What Is Cultural Heritage

I’ve spent a lot of time in Croatia these last ten years visiting my now 95 year-old mother. Since I always identified strongly with my heritage I thought I would instantly fit in. Of course that didn’t happen. I’ve lived in the United States for the majority of my life and while I have a basic understanding of the Croatian language and customs, I quickly realized my grasp of the culture was based solely on idealized memories from my childhood and a nostalgia for the past. My version of the culture was frozen in place and time. And, while some of the old ways remained, Croatia had moved on to become a more westernized version of itself.

This got me to thinking about cultural heritage. What is it actually?

UNESCO describes cultural heritage as “our legacy from the past, what we live with today, and what we pass on to future generations. Our cultural and natural heritage are both irreplaceable sources of life and inspiration.” The Department of History of Art and Architecture at Harvard builds on UNESCO’s definition through research you can find here. Harvard provides the following definition of cultural heritage.

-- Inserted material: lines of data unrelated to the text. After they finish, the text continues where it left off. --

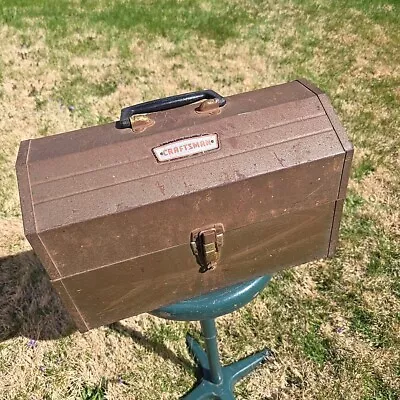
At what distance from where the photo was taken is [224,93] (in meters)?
4.79

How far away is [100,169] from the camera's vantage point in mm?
1732

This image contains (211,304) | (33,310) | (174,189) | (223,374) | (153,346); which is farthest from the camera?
(33,310)

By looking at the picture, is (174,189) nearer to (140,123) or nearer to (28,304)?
(140,123)

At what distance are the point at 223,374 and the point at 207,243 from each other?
1.32 meters

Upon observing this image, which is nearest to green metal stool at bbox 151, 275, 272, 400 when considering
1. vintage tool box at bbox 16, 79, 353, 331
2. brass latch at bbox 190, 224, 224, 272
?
vintage tool box at bbox 16, 79, 353, 331

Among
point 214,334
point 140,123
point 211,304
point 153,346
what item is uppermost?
point 140,123

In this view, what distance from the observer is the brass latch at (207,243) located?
1.80 m

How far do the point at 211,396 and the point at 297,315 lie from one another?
2.35 feet

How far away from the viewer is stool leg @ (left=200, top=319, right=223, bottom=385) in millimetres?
2404

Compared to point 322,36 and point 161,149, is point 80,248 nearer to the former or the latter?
point 161,149

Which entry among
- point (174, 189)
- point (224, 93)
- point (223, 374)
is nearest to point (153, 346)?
point (223, 374)

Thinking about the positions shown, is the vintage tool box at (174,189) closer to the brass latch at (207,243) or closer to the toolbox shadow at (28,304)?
the brass latch at (207,243)

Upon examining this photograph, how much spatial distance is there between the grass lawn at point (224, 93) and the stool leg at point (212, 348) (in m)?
0.21

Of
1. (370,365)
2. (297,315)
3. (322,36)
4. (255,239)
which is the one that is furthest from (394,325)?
(322,36)
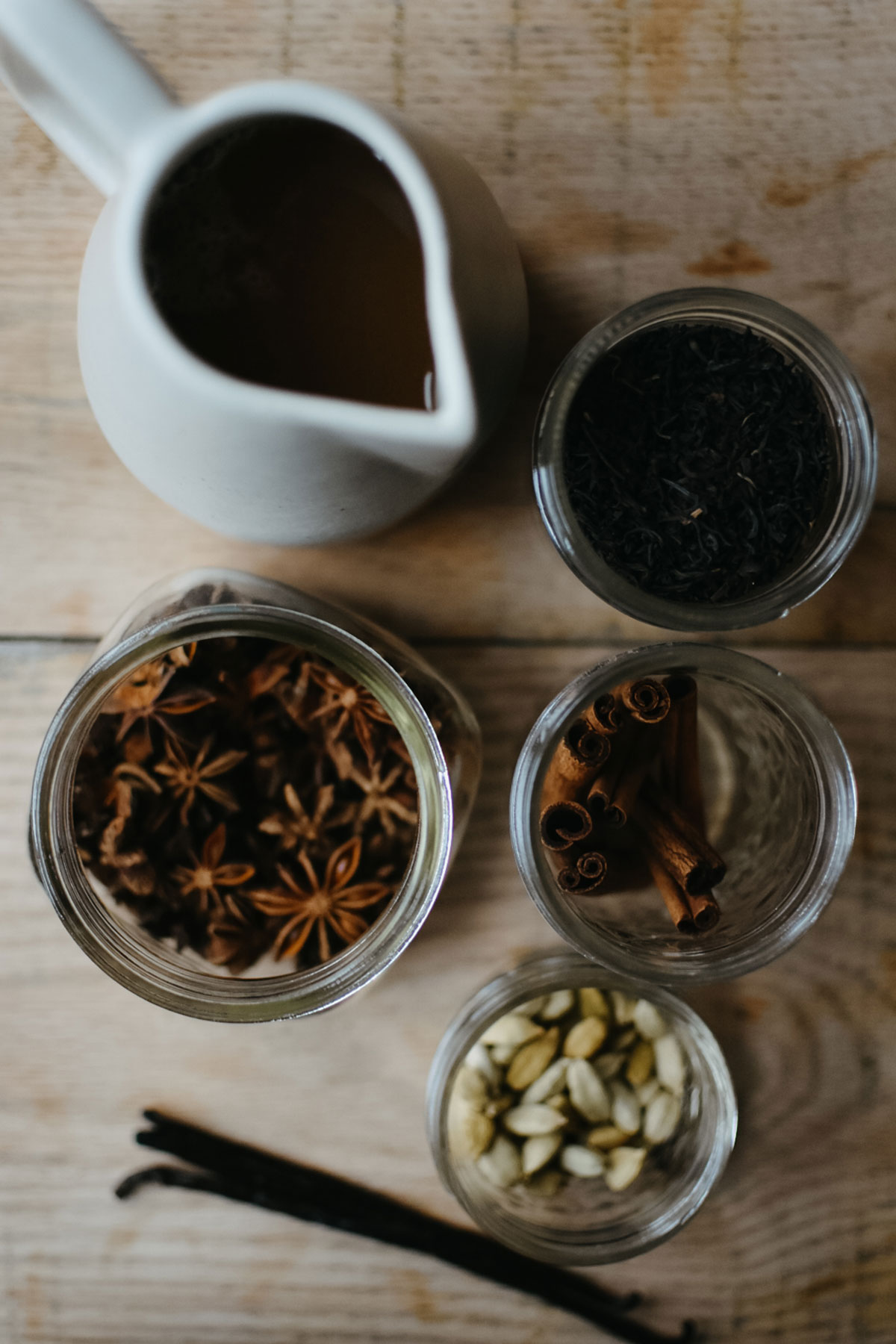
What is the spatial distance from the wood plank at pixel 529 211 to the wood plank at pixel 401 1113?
0.06 m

Heritage can come in many forms—definitionally, it is a generational inheritance, one which may be either tangible or intangible. Intangible forms of heritage include oral traditions, community bonds, and language. Tangible forms of heritage are what we will explore on this page—material traces left behind which transmit important cultural and historical knowledge from one generation to the next.

In this way, tangible cultural heritage can be understood as monuments, town sites, archeological sites, and works of art which carry and transmit the cultural features of a society—the spiritual, material, intellectual, and emotional features of that society or group.